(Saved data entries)

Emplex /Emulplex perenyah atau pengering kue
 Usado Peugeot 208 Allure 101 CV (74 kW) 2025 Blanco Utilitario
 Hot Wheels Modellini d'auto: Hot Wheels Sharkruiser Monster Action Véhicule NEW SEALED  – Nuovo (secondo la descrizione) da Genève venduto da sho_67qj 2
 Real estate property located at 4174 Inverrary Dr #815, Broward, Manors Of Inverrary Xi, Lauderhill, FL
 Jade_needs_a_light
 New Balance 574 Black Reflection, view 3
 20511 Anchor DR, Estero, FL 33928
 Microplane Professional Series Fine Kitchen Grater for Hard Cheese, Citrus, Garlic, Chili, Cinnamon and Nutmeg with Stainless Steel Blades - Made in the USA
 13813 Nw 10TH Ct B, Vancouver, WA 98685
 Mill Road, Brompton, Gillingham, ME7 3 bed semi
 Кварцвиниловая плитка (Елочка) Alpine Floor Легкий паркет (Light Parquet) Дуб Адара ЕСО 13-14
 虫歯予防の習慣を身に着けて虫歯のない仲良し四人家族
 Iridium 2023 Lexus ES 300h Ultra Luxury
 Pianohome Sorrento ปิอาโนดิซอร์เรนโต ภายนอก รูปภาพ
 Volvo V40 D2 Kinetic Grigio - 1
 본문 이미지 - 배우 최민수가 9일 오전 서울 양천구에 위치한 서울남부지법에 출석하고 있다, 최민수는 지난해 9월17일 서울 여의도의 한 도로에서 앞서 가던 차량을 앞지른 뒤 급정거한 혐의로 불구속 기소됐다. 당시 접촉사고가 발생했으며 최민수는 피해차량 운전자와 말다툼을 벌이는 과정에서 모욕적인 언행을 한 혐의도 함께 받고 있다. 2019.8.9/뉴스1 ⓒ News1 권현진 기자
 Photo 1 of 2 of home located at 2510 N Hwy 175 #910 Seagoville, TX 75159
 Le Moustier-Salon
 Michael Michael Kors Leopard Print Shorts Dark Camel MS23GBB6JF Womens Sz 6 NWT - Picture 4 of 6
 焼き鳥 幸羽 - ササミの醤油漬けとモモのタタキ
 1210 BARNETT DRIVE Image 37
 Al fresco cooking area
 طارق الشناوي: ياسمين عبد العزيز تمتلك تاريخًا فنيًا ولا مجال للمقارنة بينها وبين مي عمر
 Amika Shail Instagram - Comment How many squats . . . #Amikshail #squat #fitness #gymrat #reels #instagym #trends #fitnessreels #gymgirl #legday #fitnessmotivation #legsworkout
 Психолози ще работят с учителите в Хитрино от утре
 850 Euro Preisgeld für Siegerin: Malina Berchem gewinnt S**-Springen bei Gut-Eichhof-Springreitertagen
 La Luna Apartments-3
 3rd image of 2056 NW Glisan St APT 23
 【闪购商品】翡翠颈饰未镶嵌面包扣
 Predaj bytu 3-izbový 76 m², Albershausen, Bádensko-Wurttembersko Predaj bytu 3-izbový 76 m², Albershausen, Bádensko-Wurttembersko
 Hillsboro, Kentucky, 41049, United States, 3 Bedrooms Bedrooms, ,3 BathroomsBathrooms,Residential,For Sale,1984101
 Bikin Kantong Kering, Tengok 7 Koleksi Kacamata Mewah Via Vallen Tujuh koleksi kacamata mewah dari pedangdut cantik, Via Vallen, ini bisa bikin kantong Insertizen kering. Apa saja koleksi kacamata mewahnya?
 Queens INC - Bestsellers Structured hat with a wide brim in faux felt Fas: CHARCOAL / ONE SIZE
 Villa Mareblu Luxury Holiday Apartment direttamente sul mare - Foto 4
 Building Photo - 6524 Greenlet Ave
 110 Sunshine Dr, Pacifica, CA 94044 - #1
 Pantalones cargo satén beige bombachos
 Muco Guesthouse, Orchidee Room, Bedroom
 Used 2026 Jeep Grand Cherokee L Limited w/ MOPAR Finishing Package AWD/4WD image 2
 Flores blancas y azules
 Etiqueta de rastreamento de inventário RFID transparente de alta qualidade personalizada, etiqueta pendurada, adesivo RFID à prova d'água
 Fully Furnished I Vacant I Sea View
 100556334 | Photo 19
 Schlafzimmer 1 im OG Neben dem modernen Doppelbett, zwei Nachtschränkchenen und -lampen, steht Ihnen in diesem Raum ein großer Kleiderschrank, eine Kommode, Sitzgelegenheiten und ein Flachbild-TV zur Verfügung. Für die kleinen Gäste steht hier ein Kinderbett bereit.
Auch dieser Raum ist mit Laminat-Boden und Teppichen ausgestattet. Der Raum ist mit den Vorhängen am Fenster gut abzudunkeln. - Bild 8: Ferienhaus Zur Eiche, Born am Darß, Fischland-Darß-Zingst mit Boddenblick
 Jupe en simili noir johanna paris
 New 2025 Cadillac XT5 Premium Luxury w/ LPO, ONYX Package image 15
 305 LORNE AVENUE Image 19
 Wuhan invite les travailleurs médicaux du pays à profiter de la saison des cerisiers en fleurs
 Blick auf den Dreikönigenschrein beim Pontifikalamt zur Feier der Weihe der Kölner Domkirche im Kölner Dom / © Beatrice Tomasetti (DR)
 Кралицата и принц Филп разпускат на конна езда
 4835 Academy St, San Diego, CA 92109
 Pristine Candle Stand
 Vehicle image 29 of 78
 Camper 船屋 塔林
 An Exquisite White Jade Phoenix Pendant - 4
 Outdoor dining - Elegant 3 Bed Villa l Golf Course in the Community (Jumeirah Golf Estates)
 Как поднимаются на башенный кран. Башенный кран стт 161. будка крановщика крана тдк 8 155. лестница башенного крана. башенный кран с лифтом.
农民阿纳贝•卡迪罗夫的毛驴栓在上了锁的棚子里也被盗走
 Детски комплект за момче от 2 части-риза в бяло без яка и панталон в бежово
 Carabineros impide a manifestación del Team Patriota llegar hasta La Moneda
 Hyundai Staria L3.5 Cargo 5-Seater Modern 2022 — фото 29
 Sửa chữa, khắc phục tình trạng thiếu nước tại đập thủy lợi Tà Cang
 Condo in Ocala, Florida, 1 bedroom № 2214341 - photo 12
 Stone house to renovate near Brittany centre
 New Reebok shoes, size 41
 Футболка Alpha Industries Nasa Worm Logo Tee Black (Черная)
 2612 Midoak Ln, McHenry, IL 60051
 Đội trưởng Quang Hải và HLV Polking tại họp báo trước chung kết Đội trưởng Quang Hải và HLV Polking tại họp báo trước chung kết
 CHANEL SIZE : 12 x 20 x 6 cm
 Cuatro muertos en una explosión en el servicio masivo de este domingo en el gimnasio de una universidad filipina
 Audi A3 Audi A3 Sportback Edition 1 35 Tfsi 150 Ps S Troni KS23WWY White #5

Task objective → Retype exactly the lines from the start of the entries through the one with "Hot Wheels Modellini"; include both ends.

Exercise answer →
Emplex /Emulplex perenyah atau pengering kue
 Usado Peugeot 208 Allure 101 CV (74 kW) 2025 Blanco Utilitario
 Hot Wheels Modellini d'auto: Hot Wheels Sharkruiser Monster Action Véhicule NEW SEALED  – Nuovo (secondo la descrizione) da Genève venduto da sho_67qj 2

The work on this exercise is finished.